-- start of Material for the task --
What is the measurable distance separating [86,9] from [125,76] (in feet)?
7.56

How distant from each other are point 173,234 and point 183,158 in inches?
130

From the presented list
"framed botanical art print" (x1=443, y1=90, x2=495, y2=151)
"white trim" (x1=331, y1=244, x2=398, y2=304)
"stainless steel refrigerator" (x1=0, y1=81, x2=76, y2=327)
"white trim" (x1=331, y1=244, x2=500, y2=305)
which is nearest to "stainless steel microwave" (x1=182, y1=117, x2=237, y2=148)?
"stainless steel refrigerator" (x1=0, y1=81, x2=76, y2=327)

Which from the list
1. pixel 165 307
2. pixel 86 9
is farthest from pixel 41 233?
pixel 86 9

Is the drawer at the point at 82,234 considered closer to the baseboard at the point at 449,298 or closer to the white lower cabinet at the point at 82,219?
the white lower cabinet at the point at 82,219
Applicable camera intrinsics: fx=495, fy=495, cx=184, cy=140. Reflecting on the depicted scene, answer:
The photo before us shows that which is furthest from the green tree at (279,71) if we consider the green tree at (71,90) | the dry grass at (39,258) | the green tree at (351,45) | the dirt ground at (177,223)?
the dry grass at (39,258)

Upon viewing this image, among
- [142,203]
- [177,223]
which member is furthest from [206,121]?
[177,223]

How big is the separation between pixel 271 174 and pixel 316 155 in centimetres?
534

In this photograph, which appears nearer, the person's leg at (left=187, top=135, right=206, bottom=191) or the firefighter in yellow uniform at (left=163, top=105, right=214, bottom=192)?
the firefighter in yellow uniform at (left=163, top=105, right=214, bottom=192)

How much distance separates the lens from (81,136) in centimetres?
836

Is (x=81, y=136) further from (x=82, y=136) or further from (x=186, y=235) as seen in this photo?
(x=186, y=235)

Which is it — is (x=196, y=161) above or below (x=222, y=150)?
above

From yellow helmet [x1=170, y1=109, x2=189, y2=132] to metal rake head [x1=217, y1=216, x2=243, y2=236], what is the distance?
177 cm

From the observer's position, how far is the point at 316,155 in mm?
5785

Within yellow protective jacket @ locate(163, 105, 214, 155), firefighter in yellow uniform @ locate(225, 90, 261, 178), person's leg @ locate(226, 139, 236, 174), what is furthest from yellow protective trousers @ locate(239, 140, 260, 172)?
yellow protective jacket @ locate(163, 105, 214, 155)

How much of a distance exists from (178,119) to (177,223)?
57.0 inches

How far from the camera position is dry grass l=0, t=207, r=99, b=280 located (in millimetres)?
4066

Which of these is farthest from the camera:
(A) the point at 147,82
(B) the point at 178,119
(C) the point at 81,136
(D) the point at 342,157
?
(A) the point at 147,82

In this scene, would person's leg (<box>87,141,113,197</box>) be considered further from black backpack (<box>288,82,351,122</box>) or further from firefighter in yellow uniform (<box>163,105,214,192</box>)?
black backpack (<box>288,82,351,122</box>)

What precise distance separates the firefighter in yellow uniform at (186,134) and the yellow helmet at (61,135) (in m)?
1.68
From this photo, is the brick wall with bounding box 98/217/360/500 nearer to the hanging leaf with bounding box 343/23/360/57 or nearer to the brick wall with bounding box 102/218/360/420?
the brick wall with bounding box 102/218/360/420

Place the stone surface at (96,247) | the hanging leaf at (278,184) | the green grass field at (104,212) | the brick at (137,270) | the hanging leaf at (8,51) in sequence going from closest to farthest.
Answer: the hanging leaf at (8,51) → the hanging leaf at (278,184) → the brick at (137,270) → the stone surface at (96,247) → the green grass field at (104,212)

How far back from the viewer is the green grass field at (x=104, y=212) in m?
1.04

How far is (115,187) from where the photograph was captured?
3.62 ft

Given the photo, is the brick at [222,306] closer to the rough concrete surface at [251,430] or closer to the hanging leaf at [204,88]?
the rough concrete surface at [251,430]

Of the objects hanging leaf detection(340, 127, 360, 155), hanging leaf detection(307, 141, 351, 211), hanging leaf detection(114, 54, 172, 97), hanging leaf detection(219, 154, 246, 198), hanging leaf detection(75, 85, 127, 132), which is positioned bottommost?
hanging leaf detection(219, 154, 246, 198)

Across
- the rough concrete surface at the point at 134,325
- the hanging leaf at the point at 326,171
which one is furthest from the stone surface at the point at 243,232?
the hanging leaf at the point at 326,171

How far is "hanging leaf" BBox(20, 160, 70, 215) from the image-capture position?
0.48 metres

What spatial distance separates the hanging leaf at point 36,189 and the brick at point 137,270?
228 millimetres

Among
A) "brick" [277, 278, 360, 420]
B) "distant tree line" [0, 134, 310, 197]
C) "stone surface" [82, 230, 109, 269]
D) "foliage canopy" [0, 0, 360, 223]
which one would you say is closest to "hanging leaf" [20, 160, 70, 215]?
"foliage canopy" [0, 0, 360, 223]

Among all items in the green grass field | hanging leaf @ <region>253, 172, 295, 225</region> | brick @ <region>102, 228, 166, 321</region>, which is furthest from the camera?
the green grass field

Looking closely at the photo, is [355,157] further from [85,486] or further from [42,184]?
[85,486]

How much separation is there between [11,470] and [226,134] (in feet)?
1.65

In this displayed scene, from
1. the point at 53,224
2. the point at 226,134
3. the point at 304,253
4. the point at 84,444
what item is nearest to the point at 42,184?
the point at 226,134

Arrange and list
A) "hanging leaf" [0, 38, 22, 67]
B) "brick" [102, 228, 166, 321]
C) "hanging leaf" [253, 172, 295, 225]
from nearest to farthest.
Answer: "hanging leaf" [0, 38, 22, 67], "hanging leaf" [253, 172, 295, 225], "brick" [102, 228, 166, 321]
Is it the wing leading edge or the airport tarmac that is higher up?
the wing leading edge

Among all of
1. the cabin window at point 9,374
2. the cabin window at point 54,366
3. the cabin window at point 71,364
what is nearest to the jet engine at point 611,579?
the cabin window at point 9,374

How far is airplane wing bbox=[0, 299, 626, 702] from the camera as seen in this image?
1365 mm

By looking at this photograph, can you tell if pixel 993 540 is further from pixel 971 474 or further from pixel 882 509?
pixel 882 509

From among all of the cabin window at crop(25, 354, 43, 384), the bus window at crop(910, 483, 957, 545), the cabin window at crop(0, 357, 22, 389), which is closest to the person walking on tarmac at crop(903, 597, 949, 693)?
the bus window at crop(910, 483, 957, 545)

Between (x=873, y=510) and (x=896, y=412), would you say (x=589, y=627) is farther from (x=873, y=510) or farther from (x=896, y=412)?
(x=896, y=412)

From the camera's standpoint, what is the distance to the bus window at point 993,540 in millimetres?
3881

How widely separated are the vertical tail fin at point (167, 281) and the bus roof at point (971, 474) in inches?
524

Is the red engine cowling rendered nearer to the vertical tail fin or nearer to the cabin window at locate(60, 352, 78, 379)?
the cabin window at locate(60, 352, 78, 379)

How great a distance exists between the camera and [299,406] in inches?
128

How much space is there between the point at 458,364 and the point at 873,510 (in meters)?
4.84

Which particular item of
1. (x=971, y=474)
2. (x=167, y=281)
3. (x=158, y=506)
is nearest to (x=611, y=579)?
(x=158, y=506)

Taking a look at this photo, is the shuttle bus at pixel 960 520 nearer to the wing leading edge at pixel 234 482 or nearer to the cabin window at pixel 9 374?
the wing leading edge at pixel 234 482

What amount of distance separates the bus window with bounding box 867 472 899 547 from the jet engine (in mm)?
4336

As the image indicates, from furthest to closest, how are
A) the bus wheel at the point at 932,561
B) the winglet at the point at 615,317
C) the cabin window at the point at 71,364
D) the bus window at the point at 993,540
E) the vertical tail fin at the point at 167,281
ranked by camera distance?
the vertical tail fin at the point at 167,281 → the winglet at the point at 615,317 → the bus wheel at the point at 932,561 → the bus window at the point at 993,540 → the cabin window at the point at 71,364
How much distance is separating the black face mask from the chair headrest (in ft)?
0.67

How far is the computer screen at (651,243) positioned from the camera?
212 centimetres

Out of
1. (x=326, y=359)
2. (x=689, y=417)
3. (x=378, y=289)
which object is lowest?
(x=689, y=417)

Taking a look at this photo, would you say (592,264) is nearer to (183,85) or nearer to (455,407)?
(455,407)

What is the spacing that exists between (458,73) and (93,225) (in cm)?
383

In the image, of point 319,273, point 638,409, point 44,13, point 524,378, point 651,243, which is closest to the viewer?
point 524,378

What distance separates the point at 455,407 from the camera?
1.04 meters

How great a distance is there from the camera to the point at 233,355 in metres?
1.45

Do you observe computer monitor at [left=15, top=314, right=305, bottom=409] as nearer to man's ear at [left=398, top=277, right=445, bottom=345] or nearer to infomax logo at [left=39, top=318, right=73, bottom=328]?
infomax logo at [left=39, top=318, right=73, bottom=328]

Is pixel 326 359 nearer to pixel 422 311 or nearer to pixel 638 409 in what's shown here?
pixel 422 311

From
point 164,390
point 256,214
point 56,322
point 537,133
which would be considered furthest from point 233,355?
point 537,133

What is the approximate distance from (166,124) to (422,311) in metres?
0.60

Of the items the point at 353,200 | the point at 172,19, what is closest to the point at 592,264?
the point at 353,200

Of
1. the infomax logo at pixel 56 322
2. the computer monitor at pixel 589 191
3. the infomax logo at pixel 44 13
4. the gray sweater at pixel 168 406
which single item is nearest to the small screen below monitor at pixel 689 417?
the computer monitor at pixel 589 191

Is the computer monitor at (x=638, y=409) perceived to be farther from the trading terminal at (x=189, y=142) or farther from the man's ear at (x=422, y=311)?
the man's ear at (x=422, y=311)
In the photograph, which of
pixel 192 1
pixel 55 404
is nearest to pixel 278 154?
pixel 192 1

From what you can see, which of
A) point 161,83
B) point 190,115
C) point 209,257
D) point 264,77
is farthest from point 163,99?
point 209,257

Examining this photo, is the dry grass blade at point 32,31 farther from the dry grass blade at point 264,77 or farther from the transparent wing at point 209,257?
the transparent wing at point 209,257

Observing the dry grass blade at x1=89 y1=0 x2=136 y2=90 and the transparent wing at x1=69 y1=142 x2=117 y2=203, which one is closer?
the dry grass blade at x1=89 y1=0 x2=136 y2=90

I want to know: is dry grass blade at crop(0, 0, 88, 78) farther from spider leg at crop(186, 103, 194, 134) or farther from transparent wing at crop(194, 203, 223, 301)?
-- end of Material for the task --
### Required task
Reproduce nothing but the lines from the line containing "Is pixel 326" to the last line of the data, each exactly as written.

### Exercise output
Is pixel 326 359 nearer to pixel 422 311 or nearer to pixel 638 409 in what's shown here?
pixel 422 311

From
point 164,390
point 256,214
point 56,322
point 537,133
which would be considered furthest from point 233,355?
point 537,133

What is the approximate distance from (166,124) to (422,311) in metres?
0.60

Of the items the point at 353,200 | the point at 172,19, what is closest to the point at 592,264?
the point at 353,200

Of
1. the infomax logo at pixel 56 322
2. the computer monitor at pixel 589 191
3. the infomax logo at pixel 44 13
4. the gray sweater at pixel 168 406
which single item is nearest to the small screen below monitor at pixel 689 417?
the computer monitor at pixel 589 191

Is the computer monitor at (x=638, y=409) perceived to be farther from the trading terminal at (x=189, y=142) or farther from the man's ear at (x=422, y=311)?
the man's ear at (x=422, y=311)
In the photograph, which of
pixel 192 1
pixel 55 404
is nearest to pixel 278 154?
pixel 192 1

From what you can see, which of
A) point 161,83
B) point 190,115
C) point 209,257
D) point 264,77
is farthest from point 163,99?
point 209,257

Examining this photo, is the dry grass blade at point 32,31 farther from the dry grass blade at point 264,77 or farther from the transparent wing at point 209,257?
the transparent wing at point 209,257

Observing the dry grass blade at x1=89 y1=0 x2=136 y2=90 and the transparent wing at x1=69 y1=142 x2=117 y2=203, which one is closer?
the dry grass blade at x1=89 y1=0 x2=136 y2=90

I want to know: is dry grass blade at crop(0, 0, 88, 78) farther from spider leg at crop(186, 103, 194, 134) or farther from transparent wing at crop(194, 203, 223, 301)?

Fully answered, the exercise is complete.